Gilead should buy Vertex, analyst suggests--and the time is now

Bernstein analyst Geoffrey Porges

While pharma's been riding its deal wave, Gilead's ($GILD) been off on its own, coasting on new revenue from blockbuster hep C launches Sovaldi and Harvoni. But one analyst thinks the time is ripe for it to get in on the M&A action--and he's tabbed Vertex ($VRTX) as a prime target.

The way Bernstein analyst Geoffrey Porges sees it, Gilead's going to need some top-line assistance when its primary drug franchises--HIV and hep C--hit trouble in 2017. Between an upcoming patent cliff for HIV med Viread and incoming hep C competition from Merck ($MRK), Porges sees 30% to 40% of the California company's revenue going down the tubes between 2017 and 2021.

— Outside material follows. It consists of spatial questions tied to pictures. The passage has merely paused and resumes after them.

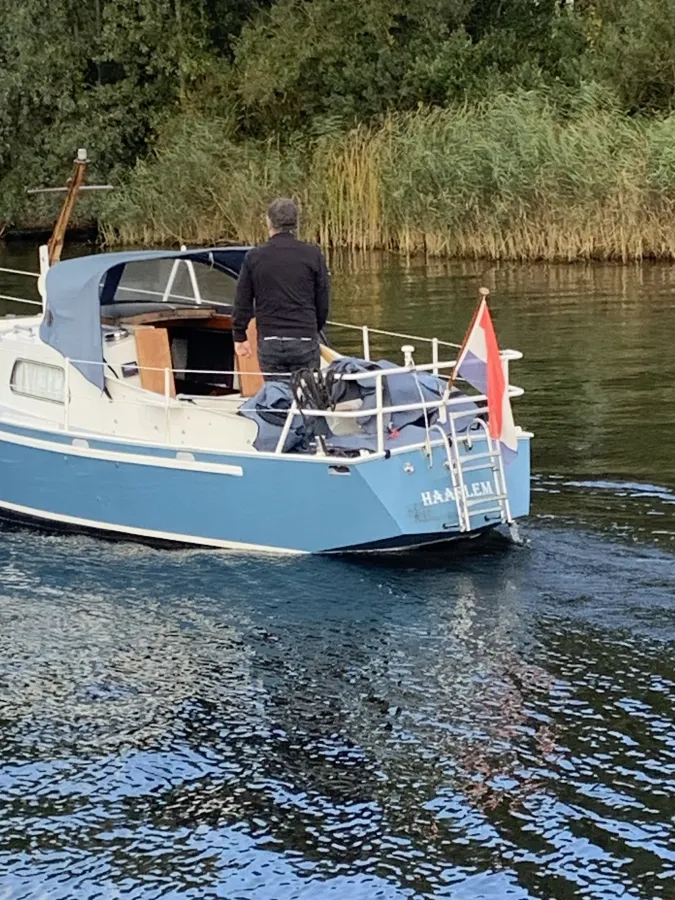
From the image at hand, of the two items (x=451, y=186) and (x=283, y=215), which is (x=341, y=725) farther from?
(x=451, y=186)

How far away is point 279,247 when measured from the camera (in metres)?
10.5

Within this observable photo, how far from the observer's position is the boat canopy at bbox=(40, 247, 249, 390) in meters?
11.3

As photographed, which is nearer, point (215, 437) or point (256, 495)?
point (256, 495)

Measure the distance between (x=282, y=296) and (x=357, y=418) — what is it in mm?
1039

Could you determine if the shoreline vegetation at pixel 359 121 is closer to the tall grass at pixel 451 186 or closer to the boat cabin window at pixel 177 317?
the tall grass at pixel 451 186

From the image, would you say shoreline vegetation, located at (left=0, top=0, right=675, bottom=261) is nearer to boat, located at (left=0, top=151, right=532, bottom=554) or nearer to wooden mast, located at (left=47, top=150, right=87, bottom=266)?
wooden mast, located at (left=47, top=150, right=87, bottom=266)

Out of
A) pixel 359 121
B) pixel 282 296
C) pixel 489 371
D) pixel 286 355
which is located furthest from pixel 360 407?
pixel 359 121

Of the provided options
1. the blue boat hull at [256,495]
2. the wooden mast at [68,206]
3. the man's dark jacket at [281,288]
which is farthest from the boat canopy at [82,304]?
the man's dark jacket at [281,288]

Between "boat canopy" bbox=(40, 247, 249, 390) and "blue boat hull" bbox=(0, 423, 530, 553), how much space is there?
2.14 ft

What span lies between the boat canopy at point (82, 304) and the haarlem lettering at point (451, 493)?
2.81 meters

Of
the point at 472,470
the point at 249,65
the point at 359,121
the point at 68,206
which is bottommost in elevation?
the point at 472,470

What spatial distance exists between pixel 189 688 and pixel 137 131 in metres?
35.8

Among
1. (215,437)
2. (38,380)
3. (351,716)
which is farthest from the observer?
(38,380)

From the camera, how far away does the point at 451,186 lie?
95.5ft
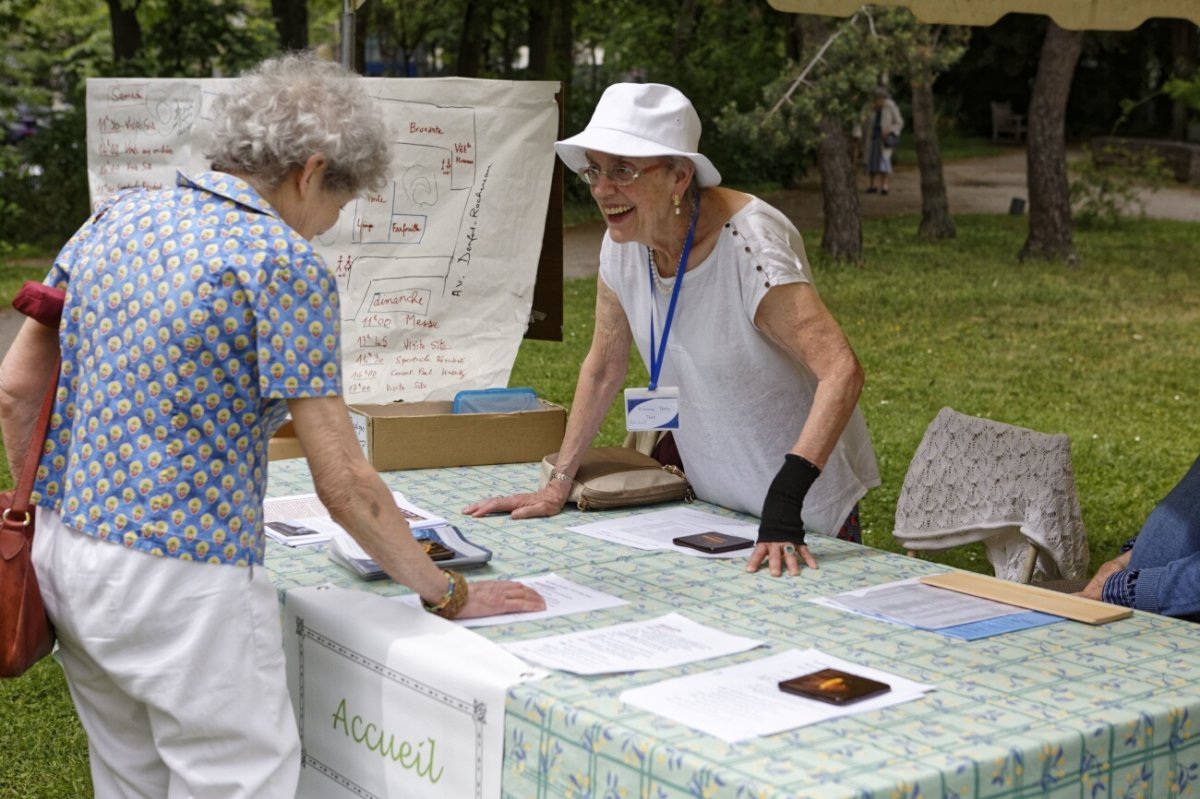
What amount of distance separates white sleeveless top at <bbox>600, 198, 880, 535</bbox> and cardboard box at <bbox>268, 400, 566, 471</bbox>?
60cm

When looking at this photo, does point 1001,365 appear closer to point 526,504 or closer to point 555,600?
point 526,504

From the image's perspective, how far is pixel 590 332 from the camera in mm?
10984

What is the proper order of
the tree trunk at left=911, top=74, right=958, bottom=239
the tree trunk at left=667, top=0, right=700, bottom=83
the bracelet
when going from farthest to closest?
1. the tree trunk at left=667, top=0, right=700, bottom=83
2. the tree trunk at left=911, top=74, right=958, bottom=239
3. the bracelet

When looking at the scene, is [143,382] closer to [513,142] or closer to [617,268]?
[617,268]

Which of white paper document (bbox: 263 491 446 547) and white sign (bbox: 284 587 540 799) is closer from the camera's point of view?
white sign (bbox: 284 587 540 799)

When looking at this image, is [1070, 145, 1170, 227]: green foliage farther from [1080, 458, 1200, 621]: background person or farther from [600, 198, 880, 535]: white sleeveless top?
[600, 198, 880, 535]: white sleeveless top

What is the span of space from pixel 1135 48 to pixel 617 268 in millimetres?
Result: 28919

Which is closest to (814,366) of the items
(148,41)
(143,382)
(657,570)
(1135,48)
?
(657,570)

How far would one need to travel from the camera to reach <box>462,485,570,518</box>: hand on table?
3299 millimetres

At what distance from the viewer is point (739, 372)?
3238 mm

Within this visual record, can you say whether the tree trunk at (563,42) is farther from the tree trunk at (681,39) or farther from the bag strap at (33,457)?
the bag strap at (33,457)

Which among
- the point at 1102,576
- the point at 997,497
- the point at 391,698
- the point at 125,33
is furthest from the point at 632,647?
the point at 125,33

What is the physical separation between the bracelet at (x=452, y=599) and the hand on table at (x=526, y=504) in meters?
0.81

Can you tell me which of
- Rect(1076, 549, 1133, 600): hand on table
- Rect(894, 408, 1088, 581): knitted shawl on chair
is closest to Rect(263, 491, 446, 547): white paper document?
Rect(1076, 549, 1133, 600): hand on table
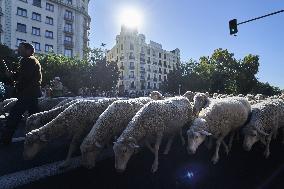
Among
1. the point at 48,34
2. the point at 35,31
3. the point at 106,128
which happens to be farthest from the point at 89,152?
the point at 48,34

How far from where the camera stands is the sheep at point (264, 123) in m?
6.64

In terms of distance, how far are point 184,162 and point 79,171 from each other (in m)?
1.92

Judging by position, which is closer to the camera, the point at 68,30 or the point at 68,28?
the point at 68,30

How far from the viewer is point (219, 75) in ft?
215

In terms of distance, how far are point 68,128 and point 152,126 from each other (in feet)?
5.25

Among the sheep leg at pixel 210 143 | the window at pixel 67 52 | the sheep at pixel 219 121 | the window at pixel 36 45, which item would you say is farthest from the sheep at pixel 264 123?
the window at pixel 67 52

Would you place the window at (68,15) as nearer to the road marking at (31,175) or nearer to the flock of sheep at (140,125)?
the flock of sheep at (140,125)

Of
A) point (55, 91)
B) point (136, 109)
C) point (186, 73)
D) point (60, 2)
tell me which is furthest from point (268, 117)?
point (186, 73)

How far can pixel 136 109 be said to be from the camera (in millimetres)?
6488

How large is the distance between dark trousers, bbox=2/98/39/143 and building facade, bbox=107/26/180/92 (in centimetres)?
8679

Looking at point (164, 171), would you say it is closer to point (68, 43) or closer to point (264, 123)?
point (264, 123)

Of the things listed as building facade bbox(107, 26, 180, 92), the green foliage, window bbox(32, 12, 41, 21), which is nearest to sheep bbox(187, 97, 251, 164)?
the green foliage

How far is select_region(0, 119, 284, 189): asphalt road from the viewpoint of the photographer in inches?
189

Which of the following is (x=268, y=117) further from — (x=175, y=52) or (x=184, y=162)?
(x=175, y=52)
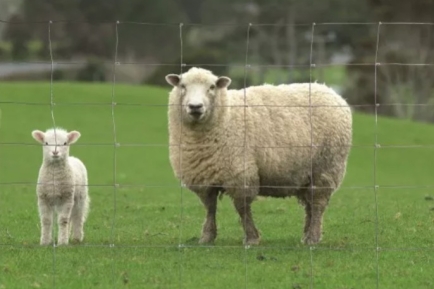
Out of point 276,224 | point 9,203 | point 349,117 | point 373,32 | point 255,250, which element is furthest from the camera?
point 373,32

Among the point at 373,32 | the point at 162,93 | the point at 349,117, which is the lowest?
the point at 349,117

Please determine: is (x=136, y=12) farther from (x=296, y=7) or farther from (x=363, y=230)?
(x=363, y=230)

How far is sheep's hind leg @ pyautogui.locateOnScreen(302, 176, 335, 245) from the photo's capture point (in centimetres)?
1322

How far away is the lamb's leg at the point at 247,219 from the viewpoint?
12.7 metres

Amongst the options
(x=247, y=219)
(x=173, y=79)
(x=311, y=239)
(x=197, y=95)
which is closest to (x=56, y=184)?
(x=173, y=79)

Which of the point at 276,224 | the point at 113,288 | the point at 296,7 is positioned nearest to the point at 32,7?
the point at 296,7

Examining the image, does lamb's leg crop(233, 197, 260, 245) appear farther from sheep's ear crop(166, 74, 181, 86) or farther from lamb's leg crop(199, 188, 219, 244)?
sheep's ear crop(166, 74, 181, 86)

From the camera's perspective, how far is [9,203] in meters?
19.8

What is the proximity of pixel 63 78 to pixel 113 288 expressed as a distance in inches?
2204

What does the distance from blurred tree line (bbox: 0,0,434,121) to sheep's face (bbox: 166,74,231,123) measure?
117 ft

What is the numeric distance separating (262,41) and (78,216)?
172ft

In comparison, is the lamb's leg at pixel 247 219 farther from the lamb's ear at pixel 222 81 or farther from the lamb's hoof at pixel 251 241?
the lamb's ear at pixel 222 81

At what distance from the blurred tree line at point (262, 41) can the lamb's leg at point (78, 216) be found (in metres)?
35.2

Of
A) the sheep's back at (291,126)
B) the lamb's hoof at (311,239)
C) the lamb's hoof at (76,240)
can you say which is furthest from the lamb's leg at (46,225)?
the lamb's hoof at (311,239)
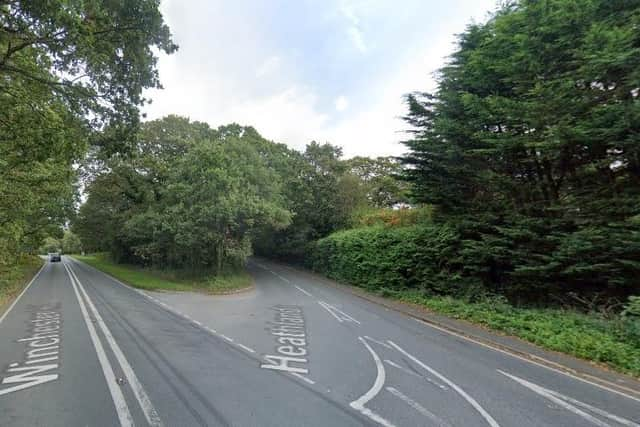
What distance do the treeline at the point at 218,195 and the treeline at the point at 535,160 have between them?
5235mm

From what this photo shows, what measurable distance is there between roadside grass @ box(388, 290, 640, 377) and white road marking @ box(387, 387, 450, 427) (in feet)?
16.1

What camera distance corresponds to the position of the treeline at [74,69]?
5074mm

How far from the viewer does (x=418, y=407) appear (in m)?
4.38

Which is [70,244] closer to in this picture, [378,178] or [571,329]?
[378,178]

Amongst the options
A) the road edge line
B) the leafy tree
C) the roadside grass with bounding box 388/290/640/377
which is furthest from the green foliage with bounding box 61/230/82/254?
the roadside grass with bounding box 388/290/640/377

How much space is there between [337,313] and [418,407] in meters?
7.22

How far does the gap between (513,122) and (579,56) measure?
249cm

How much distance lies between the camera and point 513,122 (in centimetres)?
1108

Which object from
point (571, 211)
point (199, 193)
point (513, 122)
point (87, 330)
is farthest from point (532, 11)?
point (199, 193)

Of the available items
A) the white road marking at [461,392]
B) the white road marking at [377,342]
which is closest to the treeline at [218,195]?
the white road marking at [377,342]

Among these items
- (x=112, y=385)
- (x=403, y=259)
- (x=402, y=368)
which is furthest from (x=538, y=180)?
(x=112, y=385)

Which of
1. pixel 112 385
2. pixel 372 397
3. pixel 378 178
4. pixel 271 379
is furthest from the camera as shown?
pixel 378 178

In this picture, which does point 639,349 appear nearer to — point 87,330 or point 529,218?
point 529,218

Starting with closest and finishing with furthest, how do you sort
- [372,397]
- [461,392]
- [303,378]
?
[372,397]
[461,392]
[303,378]
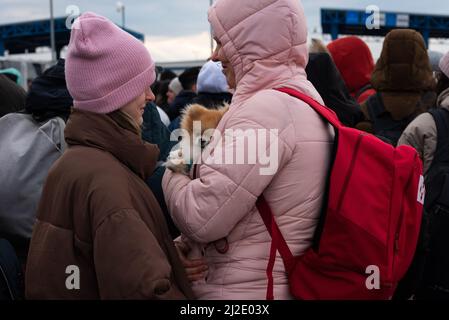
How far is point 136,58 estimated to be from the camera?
1681mm

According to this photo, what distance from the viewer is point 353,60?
4.01m

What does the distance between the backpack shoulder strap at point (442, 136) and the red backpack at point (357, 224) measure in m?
0.94

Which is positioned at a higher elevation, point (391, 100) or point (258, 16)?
point (258, 16)

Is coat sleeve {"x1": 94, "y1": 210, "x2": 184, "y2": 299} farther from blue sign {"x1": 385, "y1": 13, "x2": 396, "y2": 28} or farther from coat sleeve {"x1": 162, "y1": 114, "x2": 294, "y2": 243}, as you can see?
blue sign {"x1": 385, "y1": 13, "x2": 396, "y2": 28}

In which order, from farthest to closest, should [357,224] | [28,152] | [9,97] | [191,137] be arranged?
[9,97] → [28,152] → [191,137] → [357,224]

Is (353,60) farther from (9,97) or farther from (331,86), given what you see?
(9,97)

That's a situation it can better, though, if it gets some help in advance--and it has the means to do it now. "Gilead has an enormous surplus of near term cash flow" as well as "the opportunity to invest in strategic M&A before those threats come to fruition," Porges wrote in a note to investors.

So why Vertex? Well, for starters, it's slim pickings, he admits. As he notes, there are only 5 independent biopharma companies in the $10 billion to $35 billion market cap range in Medivation ($MDVN), Incyte ($INCY), BioMarin ($BMRN), Vertex and Alexion ($ALXN). And thanks to Vertex' cystic fibrosis, he thinks makes the most sense for Gilead, which already has a product for the condition--Cayston--and commercial infrastructure in place.

That doesn't mean Vertex doesn't have its own hurdles ahead, too--but they're hurdles Gilead knows how to clear, Porges figures. Vertex's greatest challenges are in the development and commercialization of complex multi-drug combinations, which is "something Gilead knows a thing or two about," he wrote.

Vertex will also be navigating a tricky payer landscape once it wins FDA approval for a new Kalydeco combo--expected to run at an orphan drug price despite a patient population potentially 10 times the size of its current pool. And with costly Sovaldi--and, now, Harvoni--Gilead is basically in the process of writing the book on how to help payers swallow a lofty sticker price.

So assuming Gilead does go Porges' route, how would the deal look? The biotech could "easily absorb" the cost of buying vertex at a 50% premium on a 20% cash and 80% debt basis, Porges wrote, and he estimates a $45 billion acquisition could yield a 27% revenue increase for Gilead by 2020.